A NATUREZA CONTÍNUA DAS CLASSES DE PALAVRAS
Roberto Gomes Camacho (UNESP-São José do Rio Preto)

Na tradição gramatical, a divisão do discurso em partes chamadas “classes de palavras” baseia-se em critérios nocionais de natureza discreta que acabam por fornecer uma abrangência supostamente universal, como se categorias próprias das línguas clássicas indoeuropeias pudessem aplicar-se a todas as línguas naturais. Todavia, a realidade é que a conhecida diversidade tipológica das línguas, com base na relação raramente biunívoca entre as categorias ontológicas e as categorias gramaticais disponíveis, não tem deixado livre de problemas nem mesmo a suposta distinção universal entre nome e verbo. É possível predizer que certas percepções ‘prototípicas’ de entidades próximas a coisas são codificadas numa forma gramatical identificável como nomes, ao passo que percepções prototípicas de ações ou eventos são gramaticalmente codificadas como verbos (cf. HOPPER; THOMPSON, 1984).
Como essa correlação tem validade universal, Hopper e Thompson aplicam à noção de categorialidade o princípio cognitivo da prototipicidade, desenvolvido por Rosch (1973), segundo o qual a categorização humana não é arbitrária, mas procede de exemplares mais centrais para exemplares mais periféricos de categorias sendo prototípicos justamente os exemplares centrais que parecem mais salientes aos falantes.
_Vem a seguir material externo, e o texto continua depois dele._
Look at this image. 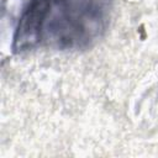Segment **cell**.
I'll return each instance as SVG.
<instances>
[{
  "label": "cell",
  "mask_w": 158,
  "mask_h": 158,
  "mask_svg": "<svg viewBox=\"0 0 158 158\" xmlns=\"http://www.w3.org/2000/svg\"><path fill=\"white\" fill-rule=\"evenodd\" d=\"M106 23L105 0H28L15 28L12 49L86 48L102 35Z\"/></svg>",
  "instance_id": "obj_1"
}]
</instances>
Um aspecto teoricamente instigante, relacionado às classes de palavras é a caracterização categorial das nominalizações, que, a rigor, não podem ser consideradas nem nomes nem verbos prototípicos. Consistem, na realidade, em categorias complexas, intermediárias num continuum funcional com os pólos ocupados pelo nome e pelo verbo. Como nomes, deveriam referir-se a entidades perceptíveis do mundo, mas, como os verbos, podem ser providos de valência e representar não entidades de primeira ordem, que são percepções cognitivas de objetos físicos, palpáveis, mas entidades de segunda ordem, ou estados de coisas. Nesse aspecto, uma correlação plausível é a de que quanto mais um nome deverbal preserva a estrutura argumental mais próximo ele está da referência a um estado de coisas, ou uma entidade de segunda ordem.